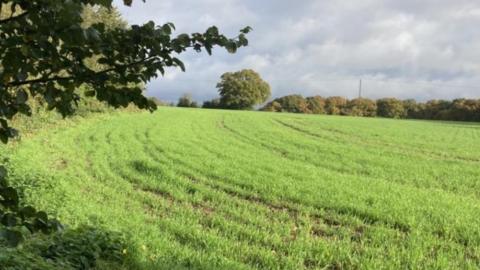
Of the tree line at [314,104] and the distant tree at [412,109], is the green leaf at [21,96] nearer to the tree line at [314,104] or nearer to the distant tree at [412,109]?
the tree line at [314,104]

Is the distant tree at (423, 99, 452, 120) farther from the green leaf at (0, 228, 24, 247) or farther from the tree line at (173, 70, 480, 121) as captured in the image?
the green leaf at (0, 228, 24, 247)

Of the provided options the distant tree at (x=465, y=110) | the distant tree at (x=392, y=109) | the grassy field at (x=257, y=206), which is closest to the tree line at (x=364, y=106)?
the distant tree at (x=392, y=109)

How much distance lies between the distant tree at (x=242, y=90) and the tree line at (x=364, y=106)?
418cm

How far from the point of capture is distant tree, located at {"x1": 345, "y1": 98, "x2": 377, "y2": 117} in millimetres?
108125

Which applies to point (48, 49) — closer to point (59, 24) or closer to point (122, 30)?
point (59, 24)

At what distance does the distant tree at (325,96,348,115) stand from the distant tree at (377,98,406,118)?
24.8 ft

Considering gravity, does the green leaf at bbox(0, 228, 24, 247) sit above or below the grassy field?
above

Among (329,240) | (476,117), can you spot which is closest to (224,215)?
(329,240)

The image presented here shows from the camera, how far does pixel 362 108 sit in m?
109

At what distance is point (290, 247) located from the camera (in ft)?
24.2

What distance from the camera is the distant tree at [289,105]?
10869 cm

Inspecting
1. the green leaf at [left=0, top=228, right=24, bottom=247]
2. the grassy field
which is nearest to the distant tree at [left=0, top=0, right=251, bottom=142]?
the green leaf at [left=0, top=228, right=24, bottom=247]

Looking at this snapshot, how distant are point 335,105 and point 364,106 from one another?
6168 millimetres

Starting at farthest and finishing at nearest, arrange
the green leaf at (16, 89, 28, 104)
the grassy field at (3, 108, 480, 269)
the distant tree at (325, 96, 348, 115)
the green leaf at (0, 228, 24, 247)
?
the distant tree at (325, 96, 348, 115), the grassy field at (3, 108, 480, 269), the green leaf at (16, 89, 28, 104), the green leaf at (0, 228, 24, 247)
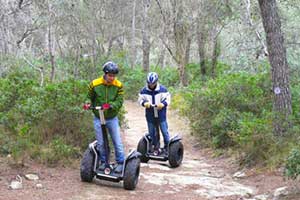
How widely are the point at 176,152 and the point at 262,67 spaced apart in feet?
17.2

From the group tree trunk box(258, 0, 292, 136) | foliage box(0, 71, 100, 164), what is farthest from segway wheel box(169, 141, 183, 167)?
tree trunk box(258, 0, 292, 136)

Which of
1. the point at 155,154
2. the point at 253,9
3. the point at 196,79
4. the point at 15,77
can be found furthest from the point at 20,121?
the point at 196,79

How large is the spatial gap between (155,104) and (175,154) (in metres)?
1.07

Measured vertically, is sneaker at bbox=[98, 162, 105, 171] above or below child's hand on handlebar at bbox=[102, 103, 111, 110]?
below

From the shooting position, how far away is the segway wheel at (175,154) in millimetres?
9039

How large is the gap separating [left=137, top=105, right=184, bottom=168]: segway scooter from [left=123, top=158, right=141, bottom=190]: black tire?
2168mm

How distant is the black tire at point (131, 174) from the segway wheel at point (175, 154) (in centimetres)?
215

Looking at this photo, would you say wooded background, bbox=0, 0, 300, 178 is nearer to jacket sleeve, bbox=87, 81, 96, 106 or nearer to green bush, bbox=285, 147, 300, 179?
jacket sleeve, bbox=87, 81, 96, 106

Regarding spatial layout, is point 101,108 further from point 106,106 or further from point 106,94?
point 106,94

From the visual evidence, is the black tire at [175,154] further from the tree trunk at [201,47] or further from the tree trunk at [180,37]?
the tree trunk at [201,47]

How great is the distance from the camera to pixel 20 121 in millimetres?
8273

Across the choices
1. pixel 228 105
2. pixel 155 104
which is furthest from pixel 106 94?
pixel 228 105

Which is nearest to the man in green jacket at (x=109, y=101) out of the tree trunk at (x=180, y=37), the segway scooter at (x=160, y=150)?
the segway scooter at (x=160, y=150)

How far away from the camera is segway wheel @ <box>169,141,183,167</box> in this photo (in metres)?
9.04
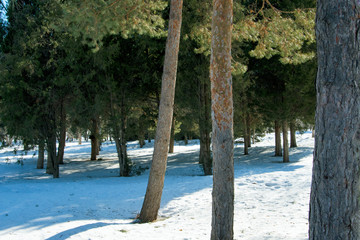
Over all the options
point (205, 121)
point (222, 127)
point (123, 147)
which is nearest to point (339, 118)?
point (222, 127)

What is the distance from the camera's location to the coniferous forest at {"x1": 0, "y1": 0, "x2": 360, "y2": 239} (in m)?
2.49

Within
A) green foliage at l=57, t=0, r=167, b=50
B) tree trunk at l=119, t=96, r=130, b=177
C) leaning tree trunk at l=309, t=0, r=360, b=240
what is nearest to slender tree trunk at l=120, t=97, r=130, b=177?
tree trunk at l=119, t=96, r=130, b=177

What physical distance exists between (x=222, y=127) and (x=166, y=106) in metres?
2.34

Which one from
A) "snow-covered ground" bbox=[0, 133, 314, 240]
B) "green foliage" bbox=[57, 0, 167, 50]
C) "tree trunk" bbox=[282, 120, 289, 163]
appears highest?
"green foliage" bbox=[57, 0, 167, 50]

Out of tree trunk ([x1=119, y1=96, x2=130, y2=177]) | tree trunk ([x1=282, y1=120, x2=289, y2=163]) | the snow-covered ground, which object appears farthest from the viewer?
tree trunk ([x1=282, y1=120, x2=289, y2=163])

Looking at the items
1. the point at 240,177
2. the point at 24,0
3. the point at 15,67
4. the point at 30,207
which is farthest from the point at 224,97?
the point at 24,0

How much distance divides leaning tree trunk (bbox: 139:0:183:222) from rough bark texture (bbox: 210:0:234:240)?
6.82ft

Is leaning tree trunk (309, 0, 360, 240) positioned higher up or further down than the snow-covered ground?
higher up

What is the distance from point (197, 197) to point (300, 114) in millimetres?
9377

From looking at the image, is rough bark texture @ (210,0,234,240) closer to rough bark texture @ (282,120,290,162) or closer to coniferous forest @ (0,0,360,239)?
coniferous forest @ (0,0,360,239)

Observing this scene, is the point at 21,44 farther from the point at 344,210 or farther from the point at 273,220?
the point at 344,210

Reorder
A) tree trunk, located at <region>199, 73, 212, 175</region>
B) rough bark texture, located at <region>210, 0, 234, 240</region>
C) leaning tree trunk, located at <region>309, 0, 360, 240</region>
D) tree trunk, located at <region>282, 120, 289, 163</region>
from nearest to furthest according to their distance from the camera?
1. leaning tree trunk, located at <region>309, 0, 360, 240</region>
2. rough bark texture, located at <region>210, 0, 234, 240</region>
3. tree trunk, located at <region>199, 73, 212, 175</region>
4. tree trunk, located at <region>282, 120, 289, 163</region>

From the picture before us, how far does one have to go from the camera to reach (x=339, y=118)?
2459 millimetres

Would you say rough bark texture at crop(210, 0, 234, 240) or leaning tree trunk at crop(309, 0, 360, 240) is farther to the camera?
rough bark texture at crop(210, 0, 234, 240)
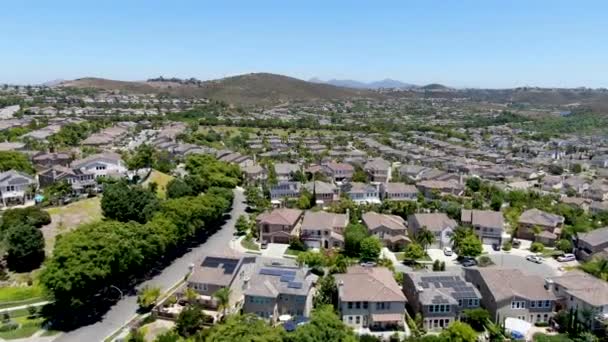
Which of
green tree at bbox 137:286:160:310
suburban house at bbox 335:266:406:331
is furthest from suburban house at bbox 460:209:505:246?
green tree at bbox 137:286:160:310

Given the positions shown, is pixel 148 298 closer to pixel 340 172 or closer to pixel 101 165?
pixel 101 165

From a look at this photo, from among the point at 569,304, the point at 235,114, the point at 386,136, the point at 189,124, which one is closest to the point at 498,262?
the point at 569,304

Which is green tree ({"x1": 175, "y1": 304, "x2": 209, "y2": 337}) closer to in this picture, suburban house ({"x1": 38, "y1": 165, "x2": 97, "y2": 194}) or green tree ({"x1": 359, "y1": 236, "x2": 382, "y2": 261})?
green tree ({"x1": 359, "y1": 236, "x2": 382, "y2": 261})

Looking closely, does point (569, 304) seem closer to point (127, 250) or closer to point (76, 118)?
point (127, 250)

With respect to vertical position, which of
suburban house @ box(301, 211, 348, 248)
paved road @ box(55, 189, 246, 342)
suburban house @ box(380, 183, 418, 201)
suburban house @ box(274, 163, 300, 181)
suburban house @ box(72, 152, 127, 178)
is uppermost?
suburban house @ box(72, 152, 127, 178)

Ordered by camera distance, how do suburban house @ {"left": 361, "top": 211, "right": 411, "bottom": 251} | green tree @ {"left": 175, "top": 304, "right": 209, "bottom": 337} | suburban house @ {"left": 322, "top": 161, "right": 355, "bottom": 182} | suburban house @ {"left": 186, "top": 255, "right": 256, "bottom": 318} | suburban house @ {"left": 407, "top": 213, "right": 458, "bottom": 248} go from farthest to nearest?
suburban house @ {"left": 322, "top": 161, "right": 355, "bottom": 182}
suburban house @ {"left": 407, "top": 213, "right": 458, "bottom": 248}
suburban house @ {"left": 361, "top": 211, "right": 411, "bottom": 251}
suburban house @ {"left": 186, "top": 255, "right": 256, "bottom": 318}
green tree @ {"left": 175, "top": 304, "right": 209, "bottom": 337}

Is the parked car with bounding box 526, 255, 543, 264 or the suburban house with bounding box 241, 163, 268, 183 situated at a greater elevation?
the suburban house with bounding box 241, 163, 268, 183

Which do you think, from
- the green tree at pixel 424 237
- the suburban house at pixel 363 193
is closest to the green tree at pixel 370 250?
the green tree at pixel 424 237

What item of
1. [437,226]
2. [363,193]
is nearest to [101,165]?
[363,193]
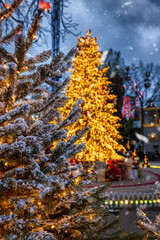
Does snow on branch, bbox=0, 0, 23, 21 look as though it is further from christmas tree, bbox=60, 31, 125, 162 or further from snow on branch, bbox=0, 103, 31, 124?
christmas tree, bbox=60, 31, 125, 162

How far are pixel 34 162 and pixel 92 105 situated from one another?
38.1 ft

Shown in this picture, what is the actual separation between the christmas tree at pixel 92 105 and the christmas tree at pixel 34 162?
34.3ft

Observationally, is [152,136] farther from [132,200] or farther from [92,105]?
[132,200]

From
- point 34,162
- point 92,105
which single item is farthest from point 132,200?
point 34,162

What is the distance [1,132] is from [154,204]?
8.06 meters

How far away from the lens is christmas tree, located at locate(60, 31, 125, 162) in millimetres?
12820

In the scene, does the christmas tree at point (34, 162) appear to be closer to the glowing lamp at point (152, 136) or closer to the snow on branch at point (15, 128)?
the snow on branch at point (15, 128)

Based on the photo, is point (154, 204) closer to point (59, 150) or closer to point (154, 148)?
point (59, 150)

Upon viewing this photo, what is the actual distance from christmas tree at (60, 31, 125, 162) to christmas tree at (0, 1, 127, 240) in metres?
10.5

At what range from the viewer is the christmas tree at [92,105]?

------------------------

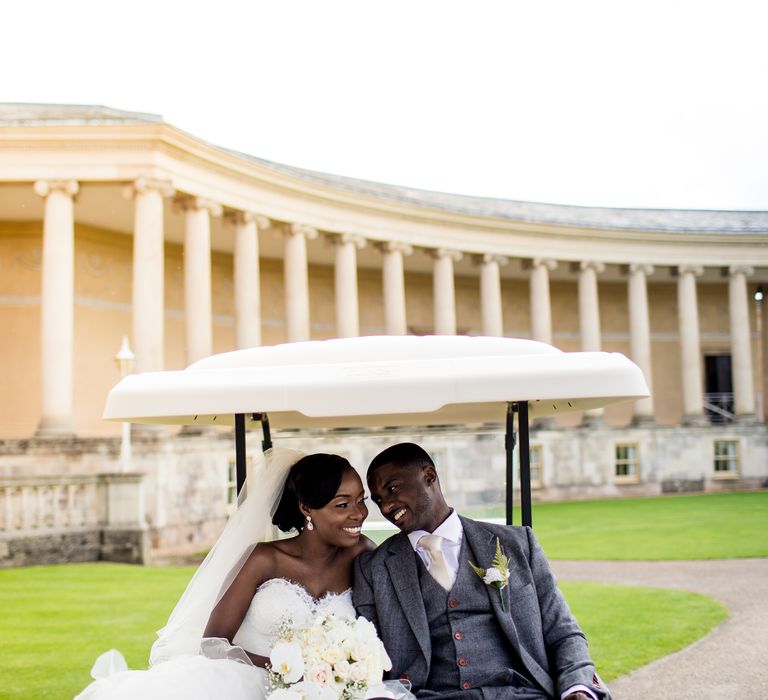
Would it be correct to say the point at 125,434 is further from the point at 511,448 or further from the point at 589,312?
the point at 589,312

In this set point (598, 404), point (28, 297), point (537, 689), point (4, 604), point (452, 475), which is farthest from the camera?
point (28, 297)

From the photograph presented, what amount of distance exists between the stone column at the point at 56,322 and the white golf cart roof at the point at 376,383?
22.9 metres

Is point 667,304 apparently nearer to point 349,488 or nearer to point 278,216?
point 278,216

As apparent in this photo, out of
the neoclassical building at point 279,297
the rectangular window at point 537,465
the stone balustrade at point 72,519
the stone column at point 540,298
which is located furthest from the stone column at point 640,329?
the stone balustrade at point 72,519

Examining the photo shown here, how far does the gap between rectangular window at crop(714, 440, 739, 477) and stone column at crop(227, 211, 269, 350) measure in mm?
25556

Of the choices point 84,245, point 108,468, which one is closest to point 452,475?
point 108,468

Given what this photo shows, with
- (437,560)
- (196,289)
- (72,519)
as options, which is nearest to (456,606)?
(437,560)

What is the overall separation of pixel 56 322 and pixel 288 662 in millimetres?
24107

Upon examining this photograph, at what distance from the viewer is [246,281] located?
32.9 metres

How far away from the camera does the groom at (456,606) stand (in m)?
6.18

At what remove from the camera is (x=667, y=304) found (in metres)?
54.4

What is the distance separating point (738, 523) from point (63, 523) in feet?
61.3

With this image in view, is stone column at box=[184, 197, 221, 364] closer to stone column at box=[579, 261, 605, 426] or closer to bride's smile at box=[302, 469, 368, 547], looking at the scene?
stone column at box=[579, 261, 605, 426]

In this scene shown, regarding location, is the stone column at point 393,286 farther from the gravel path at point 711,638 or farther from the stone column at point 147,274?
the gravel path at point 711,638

------------------------

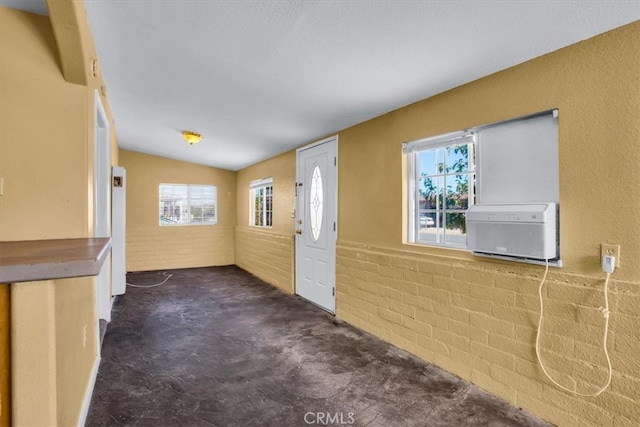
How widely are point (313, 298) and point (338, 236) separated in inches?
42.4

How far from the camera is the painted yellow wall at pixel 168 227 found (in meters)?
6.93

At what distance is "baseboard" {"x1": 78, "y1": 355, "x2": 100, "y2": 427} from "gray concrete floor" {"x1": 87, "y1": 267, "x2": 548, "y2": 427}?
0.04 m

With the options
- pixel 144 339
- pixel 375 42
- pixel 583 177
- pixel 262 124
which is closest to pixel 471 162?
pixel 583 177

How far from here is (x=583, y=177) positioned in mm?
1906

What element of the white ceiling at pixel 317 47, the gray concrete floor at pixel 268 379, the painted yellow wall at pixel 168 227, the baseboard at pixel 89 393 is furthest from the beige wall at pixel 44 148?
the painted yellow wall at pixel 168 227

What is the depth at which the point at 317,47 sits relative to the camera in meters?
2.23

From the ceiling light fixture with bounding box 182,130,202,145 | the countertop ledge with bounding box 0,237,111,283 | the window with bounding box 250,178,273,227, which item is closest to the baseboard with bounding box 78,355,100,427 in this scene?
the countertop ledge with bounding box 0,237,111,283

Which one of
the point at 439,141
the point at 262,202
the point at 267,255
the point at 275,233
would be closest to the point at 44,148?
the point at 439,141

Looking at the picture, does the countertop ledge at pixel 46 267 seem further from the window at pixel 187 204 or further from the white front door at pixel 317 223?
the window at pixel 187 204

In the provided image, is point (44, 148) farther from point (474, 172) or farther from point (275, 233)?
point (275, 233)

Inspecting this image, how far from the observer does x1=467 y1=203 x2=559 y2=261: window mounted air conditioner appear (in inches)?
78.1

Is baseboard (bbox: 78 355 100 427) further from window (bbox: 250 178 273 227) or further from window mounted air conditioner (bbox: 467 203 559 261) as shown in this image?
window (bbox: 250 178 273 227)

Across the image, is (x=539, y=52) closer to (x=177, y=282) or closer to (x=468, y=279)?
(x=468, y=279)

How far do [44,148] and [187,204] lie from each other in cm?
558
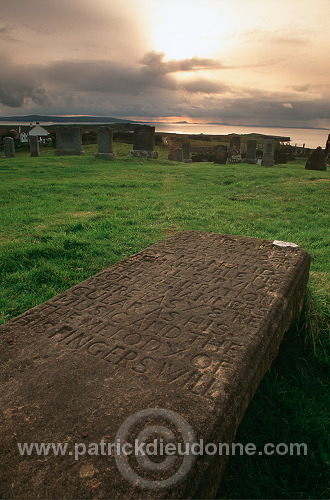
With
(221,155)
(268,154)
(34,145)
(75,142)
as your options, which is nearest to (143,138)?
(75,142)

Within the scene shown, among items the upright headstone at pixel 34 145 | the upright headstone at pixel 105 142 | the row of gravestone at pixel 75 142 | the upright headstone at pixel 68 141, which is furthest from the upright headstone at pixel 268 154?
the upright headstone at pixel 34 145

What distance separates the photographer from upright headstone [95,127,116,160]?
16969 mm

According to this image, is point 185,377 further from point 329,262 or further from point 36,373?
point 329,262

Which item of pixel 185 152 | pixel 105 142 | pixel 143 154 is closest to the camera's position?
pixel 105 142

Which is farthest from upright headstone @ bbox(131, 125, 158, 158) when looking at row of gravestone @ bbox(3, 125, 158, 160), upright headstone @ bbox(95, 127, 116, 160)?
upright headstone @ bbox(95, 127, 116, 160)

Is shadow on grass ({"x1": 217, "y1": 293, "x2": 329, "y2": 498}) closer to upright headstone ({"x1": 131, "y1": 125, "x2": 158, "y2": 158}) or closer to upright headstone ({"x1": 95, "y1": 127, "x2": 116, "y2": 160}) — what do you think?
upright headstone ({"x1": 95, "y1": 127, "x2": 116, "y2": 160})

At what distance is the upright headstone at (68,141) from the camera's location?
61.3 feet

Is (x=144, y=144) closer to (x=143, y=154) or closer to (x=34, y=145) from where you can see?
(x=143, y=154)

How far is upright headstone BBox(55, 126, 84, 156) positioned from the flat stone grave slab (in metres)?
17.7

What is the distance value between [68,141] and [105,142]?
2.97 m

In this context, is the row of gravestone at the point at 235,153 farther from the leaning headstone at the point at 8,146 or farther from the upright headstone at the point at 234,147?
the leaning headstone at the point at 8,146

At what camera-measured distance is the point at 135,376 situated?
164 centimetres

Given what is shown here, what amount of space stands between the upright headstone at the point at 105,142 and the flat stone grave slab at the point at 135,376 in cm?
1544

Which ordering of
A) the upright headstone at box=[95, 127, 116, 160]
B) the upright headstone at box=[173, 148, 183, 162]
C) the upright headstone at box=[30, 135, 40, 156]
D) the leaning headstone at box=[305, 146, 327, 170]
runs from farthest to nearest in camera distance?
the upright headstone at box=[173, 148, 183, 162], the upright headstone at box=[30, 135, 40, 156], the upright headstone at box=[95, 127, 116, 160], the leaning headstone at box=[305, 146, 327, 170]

------------------------

Exercise objective:
Determine how many lines of the entries above contain the word "appears". Give only that number.

Output for this exercise:
2